◆ TASK TO CARRY OUT
Retype the records verbatim, beginning at the line that contains "Can you say" and continuing through the final line of the records.

___ MATERIAL PROVIDED

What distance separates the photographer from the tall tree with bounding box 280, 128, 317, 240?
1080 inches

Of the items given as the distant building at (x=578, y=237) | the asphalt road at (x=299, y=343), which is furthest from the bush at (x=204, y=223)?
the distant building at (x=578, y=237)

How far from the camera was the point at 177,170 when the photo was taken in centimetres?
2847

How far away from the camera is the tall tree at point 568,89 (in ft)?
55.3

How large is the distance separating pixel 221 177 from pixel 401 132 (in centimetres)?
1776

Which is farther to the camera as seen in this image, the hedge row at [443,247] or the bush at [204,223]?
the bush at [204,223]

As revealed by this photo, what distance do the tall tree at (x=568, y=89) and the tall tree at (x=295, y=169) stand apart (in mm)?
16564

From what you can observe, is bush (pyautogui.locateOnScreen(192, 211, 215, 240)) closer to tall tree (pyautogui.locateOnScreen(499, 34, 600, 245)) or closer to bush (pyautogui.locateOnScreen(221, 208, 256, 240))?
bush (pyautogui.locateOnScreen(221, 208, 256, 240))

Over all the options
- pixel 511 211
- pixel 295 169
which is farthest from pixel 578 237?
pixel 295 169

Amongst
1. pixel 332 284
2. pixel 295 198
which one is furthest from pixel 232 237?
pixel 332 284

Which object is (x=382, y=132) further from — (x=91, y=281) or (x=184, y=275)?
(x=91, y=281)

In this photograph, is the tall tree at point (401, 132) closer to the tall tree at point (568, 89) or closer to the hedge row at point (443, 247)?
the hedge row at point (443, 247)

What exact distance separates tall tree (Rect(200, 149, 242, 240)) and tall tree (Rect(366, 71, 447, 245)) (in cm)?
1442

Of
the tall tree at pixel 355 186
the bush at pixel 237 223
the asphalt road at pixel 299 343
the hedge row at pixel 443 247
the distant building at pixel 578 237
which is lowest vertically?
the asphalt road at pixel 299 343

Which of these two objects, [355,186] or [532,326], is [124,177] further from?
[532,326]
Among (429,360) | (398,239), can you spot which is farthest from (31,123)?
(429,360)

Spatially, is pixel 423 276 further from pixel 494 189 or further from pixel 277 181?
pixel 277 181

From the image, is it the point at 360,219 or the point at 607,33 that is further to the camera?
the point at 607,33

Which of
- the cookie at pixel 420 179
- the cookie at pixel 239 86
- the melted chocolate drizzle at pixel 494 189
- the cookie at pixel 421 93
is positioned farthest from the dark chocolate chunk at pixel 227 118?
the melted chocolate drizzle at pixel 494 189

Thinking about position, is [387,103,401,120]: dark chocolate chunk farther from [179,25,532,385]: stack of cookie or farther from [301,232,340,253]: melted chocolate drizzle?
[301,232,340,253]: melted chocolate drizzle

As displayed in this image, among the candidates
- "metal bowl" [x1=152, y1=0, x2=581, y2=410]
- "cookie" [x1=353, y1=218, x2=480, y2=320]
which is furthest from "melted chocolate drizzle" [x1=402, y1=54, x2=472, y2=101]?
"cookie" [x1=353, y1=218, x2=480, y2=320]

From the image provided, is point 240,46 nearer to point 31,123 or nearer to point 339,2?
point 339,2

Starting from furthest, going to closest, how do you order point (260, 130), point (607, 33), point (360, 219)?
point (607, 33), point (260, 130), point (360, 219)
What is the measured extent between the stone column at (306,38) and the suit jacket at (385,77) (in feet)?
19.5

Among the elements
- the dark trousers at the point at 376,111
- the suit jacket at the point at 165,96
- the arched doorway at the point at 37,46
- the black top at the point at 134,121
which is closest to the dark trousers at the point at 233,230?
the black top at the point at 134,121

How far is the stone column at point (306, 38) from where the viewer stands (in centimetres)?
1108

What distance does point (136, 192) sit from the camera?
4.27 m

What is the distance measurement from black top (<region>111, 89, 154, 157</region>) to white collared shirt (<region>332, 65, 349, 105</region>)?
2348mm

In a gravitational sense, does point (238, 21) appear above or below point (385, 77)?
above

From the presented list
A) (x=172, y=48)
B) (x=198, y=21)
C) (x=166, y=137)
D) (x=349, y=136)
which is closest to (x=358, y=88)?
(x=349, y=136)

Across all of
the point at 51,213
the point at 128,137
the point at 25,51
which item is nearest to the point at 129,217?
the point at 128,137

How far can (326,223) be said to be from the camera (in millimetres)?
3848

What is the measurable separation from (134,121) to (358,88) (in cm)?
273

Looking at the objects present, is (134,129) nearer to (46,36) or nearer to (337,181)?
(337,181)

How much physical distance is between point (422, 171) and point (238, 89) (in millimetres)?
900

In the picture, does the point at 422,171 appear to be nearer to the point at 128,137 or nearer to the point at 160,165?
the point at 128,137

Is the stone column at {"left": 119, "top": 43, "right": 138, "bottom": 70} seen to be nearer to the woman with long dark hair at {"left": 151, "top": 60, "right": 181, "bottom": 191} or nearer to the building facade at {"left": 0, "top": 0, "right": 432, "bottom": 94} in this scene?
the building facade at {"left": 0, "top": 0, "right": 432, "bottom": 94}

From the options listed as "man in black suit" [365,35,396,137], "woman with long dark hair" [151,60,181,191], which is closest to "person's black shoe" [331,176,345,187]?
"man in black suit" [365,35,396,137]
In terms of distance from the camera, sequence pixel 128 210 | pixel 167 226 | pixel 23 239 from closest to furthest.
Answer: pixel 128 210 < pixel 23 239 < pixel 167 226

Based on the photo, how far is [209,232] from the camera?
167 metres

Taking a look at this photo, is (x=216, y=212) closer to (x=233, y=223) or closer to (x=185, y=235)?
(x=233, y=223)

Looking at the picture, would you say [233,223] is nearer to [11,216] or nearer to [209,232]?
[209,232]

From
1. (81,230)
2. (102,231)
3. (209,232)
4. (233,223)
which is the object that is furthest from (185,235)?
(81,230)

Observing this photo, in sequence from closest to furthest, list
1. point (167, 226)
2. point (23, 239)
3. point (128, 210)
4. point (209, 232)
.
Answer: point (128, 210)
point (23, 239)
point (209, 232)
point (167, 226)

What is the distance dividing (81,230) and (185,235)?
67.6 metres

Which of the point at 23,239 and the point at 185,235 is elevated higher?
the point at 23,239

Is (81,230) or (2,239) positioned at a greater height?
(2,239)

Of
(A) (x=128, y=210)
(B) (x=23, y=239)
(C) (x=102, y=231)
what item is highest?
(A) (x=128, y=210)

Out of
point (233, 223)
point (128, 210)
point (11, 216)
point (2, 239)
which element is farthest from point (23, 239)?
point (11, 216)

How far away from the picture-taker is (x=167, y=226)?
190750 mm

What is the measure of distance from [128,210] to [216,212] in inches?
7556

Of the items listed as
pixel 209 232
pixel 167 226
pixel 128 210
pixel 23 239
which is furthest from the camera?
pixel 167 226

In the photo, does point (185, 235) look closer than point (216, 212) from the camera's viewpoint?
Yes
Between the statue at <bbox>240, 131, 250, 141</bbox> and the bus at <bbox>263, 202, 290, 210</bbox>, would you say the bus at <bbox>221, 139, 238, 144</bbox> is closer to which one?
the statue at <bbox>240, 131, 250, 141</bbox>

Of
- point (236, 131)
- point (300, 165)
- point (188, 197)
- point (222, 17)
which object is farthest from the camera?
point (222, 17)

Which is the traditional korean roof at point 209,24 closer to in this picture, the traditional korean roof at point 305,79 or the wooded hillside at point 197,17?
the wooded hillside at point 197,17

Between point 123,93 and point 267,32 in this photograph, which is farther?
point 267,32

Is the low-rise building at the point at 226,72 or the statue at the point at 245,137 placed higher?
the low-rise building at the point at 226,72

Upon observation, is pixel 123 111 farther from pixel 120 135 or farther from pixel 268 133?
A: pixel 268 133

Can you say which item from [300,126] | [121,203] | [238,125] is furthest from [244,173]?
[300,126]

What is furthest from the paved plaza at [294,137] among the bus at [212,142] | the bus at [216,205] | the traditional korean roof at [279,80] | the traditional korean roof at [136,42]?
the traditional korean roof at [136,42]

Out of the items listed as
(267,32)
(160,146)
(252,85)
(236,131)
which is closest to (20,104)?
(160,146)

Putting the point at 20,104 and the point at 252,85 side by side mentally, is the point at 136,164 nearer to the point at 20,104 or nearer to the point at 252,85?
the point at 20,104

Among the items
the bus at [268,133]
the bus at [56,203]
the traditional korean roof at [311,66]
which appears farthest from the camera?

______

◆ RESULT OF THIS TASK
Can you say which item from [300,126] | [121,203] | [238,125] is furthest from [244,173]?
[300,126]

What is furthest from the paved plaza at [294,137] among the bus at [212,142] | the bus at [216,205] | the traditional korean roof at [279,80] | the traditional korean roof at [136,42]?
the traditional korean roof at [136,42]

Out of the items listed as
(267,32)
(160,146)
(252,85)
(236,131)
which is closest to (20,104)?
(160,146)

Putting the point at 20,104 and the point at 252,85 side by side mentally, is the point at 136,164 nearer to the point at 20,104 or nearer to the point at 252,85?
the point at 20,104

Among the items
the bus at [268,133]
the bus at [56,203]
the traditional korean roof at [311,66]
which appears farthest from the camera?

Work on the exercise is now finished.